Document operations (Azure Cognitive Search REST API)
In Azure Cognitive Search, an index is stored in the cloud and populated using JSON documents that you upload to the service. All the documents that you upload comprise the corpus of your search data. Documents contain fields, some of which are tokenized into search terms as they are uploaded. The
/docs URL segment in the Azure Cognitive Search API represents the collection of documents in an index. All operations performed on the collection such as uploading, merging, deleting, or querying documents take place in the context of a single index, so the URLs for these operations will always start with
/indexes/[index name]/docs for a given index name.

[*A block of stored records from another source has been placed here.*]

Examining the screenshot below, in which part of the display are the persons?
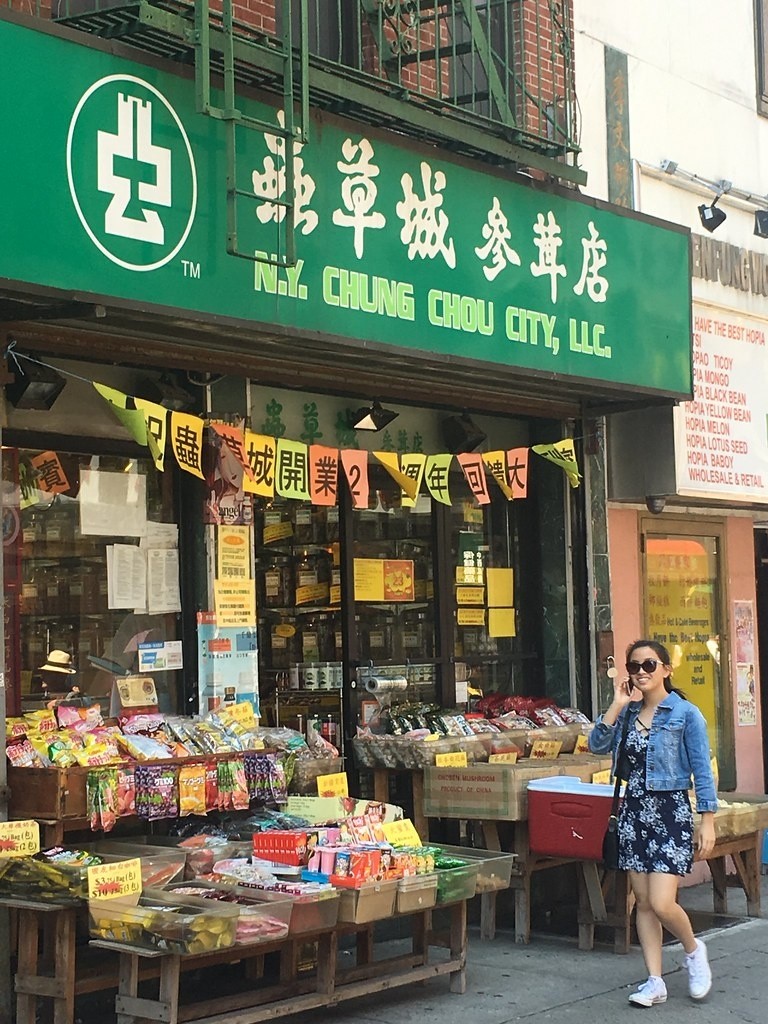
[38,650,76,701]
[87,609,179,715]
[589,640,717,1007]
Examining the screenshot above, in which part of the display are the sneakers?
[682,938,713,1000]
[628,975,668,1008]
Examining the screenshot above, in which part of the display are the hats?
[37,650,76,675]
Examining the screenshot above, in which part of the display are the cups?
[455,662,471,681]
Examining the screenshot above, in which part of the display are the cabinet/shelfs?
[0,501,186,700]
[352,736,761,954]
[0,733,472,1024]
[256,498,519,721]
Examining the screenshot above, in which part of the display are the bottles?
[291,713,336,748]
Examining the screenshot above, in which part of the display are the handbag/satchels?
[601,811,620,870]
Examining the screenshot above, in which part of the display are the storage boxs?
[1,834,519,955]
[357,723,767,860]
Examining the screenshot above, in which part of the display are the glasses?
[624,658,663,674]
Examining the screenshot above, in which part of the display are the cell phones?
[626,678,634,696]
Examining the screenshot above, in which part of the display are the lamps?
[661,160,726,234]
[718,179,768,239]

Your application code must either generate JSON documents to upload to Azure Cognitive Search or you can use an indexer to load documents if the data source is either Azure SQL Database or Azure Cosmos DB. Typically, indexes are populated from a single dataset that you provide.
For a code sample, see Get Started with Azure Cognitive Search using REST. If you want to practice on an existing index and data (for example, if the code you want to write is on document operations rather than indexing), you can step through a portal-based walkthrough that gets you both data and an index quickly: Create an index in the Azure portal.
In the majority of application development scenarios, search data is separate and external to your application data layer. If your application uses an on-premises database for tracking inventory status, the documents persisted in Azure Cognitive Search will contain similar or identical data values in terms of product name, price, and availability, but they will be stored in the cloud, in an Azure Cognitive Search index optimized for search operations.
You should plan on having one document for each item that you want to search. A movie rental application might have one document per movie, a storefront application might have one document per SKU, an online courseware application might have one document per course, a research firm might have one document for each academic paper in their repository, and so on.
Document definition in the schema
Documents consist of one or more fields. Fields can contain text that is tokenized into search terms, as well as non-tokenized or non-text values that can be used in filters or scoring profiles. The names, data types, and search features supported for each field are determined by the index schema. One of the fields in each index schema must be designated as an ID, and each document must have a value for the ID field that uniquely identifies that document in the index. All other document fields are optional and will default to a null value if left unspecified. Null values do not take up space in the inverted index.
Operations on Documents
Allowable operations on Azure Cognitive Search documents include the following:
Once you have created an index, you can start adding, updating or removing documents that match the configured schema into the index. This step populates the index that you previously defined on the service.
You can use either Lucene query syntax or a simple syntax to formulate full-text search queries in your application code. You can also use an OData syntax in a $filter to get scoped search.
Suggestions are type-ahead, autocomplete queries that are displayed as the user enters a search term. For example, while typing "mountain bikes", a list of potential queries that include "mountain bikes" drop-down below the search box. Suggestions are a document operation because potential queries are built from the fields in your documents.
You can retrieve a document by its ID, which can be useful when you know exactly which document should be returned in the search results list.